● Extrait:
◆ ◆ ◆ ◆
Aujourd'hui à 10h, avec André Stern, Claudia Renau (Association Les Enfants D'Abord). Cette semaine, certains élèves ne sont pas sortis de chez eux pour aller à l'école, puisque leur école, elle est à domicile. Qui sont ces écoliers solitaires ? Pourquoi leurs parents ont-ils fait ce choix ?
Cela concerne 40.000 enfants en
France, et environ 1 million et demi aux USA.
André Stern : il faut faire la différence entre unchooling et homeschooling ; a lui-même vécu le un-schooling, c’est à dire aucun apprentissage introduit, donc pas d’ « école à la maison ». Il se définit comme un enfant de 41 ans, parce qu’il n’a pas fini d’apprendre. L’état d’enthousiasme que connaît l’enfant libre lui donne des ailes.
Il dit être dans le « grand
bain social », fréquentant des gens de tous les âges, d’expériences
différentes ; cette diversité est enrichissement. Sans concurrence, tous
sont partenaires, ensemble pour atteindre des buts plus élevés. Il a donc du
mal à faire la distinction entre ses passions et la notion de métier, parce
qu’il ne vit que ses passions. Il définit alors son « métier » comme
un métier mobile, qui évolue au fil des passions, des rencontres et de
l’enthousiasme.
◆ ◆ ◆ ◆
● Jeu de données:
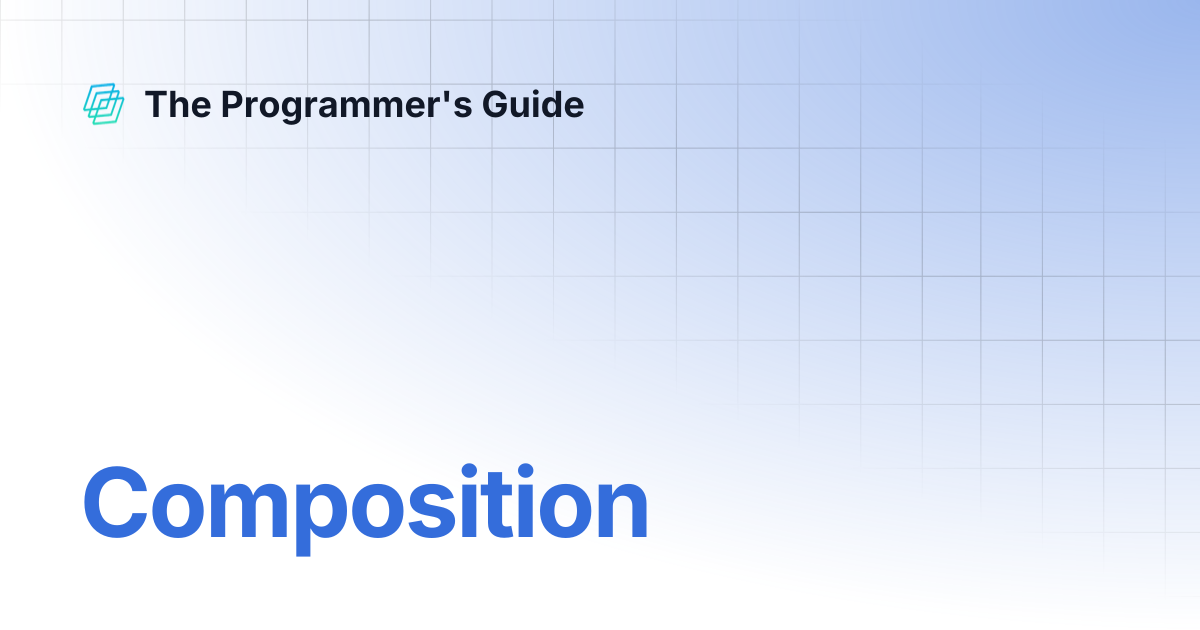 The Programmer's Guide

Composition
◆ ◆ ◆ ◆
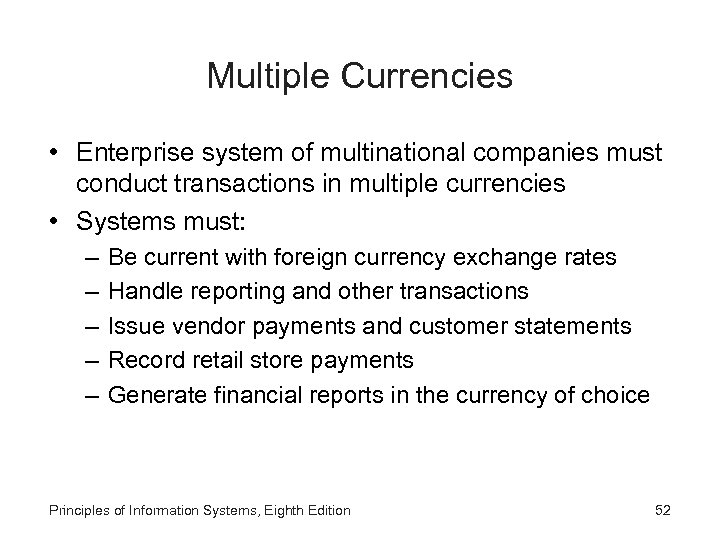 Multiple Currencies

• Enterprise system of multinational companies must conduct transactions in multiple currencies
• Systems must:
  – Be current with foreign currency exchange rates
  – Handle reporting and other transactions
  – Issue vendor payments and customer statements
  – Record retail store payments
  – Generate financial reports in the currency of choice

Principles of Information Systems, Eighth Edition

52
◆ ◆ ◆ ◆
● Objectif de l'exercice: Rédigez la suite de l'extrait consacré à l'école à la maison, en reprenant juste après sa dernière phrase.

● Réponse ci-dessous:
Un enfant de 2 ou 3 ans vit une
poussée d’enthousiasme toutes les 3 minutes ; un adulte une à deux fois par
an.
Claudia Renau : En fait, l’instruction en famille, c’est du
« vivre ensemble » ; la motivation première est de ne pas voler
le plaisir jubilatoire des enfants qui apprennent et comprennent par eux-mêmes,
au fil de leurs découvertes. A l’école, le risque est grand de perdre ce
plaisir. En réalité, Claudia et sa famille ne font ni l’école, ni la
maison : elle accompagne beaucoup ses enfants à leurs activités, ils ne
sont pas beaucoup à la maison.
A la question de l’animateur
concernant l’exemple de l’apprentissage de la lecture, elle lui explique que
ses enfants ont appris en le pratiquent 10 à 15 min. par jour – s’aidant
parfois de supports, comme l’ouvrage Apprendre à lire en famille (Ed. de l'Instant présent) ; cela leur laisse donc plus de temps pour les jeux
et les activités.
En ce qui concerne les moyens
financiers, il est vrai que lorsque les enfants sont en bas-âge, l’un des
parents doit ne pas travailler. Mais lorsqu’ils grandissent, il est tout fait possible de reprendre une activité,
comme un mi-temps par exemple. Ceci dit, les revenus sont peut-être moindres,
mais les dépenses aussi !
Reportage d’Antoine Ly, auprès d’une famille non-sco, dont la maman
souhaite rester anonyme : les enfants sont en activité sportive ce
jour-là. La mère témoigne du mal-être de son fils à l’école, qu’elle a
réellement compris lorsqu’elle a décidé de l’en ôter. A ce moment, l’enfant
s’est épanouie, éveillé… Lors de l’activité sportive, escalader des arbres, le
rythme de chaque enfant est respecté, sans compétition, sans jugement.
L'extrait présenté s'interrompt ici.